Bogor — Deputi II bidang Penindakan, Penengakan Hukum dan Pembinaan Kemampuan BNPT, Irjen Pol Drs. Arief Dharmawan, S.H., M.H., M.M., mengatakan bahwa BNPT bukan lembaga penegakan hukum yang bisa berbuat sesuatu bersifat menindak atau memaksa. Hal ini disampaikan dalam pertemuan antara Badan Nasional Penanggulangan Terorisme (BNPT) dan PPATK yang diadakan di kantor BNPT, Bogor siang ini, Selasa (20/09/16). Pertemuan ini dilangsungkan dalam rangka pengenalan sistem elektronik Daftar Terduga Teroris dan Organisasi Teroris (DTTOT) oleh Pusat Pelaporan dan Analisis Transaksi Keuangan (PPATK).
“Dalam hal pendanaan terorisme dan masalah pembekuan aset terduga teroris, BNPT tidak bisa melakukan tindakan sendiri. Kita butuh bantuan dari pihak yang berwenang,” ujar Irjen Arief menanggapi urgensi pertemuan kali ini.
Terkait hal ini, Kepala Pusat Teknologi Informasi PPATK, Dr. Mohammad Mustafa Sarinanto, memperkenalkan sistem elektronik DTTOT. Sistem elektronik ini bertujuan untuk mempermudah proses pembekuan aset terduga teroris.

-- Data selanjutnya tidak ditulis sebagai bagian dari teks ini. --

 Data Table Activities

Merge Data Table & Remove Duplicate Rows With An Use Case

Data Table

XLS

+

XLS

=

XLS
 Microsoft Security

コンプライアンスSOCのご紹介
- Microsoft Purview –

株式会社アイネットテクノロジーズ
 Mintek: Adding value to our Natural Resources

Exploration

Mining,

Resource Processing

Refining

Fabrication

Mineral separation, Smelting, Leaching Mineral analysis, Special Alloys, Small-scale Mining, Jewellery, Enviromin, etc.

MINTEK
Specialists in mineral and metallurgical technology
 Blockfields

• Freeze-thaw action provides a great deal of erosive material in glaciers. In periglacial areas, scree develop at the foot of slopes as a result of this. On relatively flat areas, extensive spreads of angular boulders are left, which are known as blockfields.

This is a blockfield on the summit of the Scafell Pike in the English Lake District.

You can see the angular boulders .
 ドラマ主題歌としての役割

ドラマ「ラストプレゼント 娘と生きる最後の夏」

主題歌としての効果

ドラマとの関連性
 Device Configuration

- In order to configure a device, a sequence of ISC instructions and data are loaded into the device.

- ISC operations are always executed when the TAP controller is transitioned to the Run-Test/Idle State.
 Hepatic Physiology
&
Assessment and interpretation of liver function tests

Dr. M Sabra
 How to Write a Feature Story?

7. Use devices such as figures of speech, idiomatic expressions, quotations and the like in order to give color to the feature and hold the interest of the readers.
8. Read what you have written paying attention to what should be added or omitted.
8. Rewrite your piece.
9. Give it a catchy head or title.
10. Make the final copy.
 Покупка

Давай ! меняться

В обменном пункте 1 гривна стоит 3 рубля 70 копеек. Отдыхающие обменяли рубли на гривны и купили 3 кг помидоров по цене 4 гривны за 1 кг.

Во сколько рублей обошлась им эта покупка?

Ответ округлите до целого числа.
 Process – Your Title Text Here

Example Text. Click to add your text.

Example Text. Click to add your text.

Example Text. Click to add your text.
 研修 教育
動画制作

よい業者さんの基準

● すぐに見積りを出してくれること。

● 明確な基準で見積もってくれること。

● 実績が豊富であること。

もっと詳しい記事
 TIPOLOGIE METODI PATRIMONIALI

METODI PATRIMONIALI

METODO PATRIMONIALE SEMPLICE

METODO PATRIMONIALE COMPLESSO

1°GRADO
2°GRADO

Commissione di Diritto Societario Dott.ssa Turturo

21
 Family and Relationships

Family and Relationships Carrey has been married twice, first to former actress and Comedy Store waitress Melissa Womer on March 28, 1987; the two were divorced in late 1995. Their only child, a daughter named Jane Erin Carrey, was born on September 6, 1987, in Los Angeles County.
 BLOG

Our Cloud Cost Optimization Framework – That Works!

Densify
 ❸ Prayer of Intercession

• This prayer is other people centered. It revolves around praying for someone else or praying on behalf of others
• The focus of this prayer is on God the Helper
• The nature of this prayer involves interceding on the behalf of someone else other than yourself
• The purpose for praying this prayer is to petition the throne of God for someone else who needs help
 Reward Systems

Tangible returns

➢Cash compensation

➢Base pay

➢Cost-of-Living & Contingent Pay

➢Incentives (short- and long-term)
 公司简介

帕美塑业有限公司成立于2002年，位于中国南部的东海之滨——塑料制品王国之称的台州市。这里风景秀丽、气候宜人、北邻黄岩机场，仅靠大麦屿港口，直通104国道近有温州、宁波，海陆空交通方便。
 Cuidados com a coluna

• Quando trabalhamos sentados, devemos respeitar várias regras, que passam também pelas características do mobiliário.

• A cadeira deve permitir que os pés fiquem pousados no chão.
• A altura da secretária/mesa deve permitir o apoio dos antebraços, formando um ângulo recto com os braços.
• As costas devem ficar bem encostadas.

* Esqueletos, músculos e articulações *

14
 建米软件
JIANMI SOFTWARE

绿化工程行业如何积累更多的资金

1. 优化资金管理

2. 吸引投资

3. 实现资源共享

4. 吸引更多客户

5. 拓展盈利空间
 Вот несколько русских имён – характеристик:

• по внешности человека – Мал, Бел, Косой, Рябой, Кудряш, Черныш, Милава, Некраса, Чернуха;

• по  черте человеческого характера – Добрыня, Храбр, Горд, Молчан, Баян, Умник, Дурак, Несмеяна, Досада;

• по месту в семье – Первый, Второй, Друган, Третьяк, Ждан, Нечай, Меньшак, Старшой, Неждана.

“Selama ini di Indonesia proses pembekuan yang menggunakan dokumen secara manual (memerlukan waktu yang, red) cukup lama dan juga menghambat prosesnya. Harapannya dengan adanya aplikasi ini proses pembekuan bisa dilaksanakan dalam waktu 3 hari,” jelas Mustafa.
Dalam pertemuan ini, Mustafa juga menjelaskan proses penggunaan sistem. Ia menambahkan bahwa sistem elektronik ini akan hadir dalam dua versi yaitu, Web dan Mobile Application.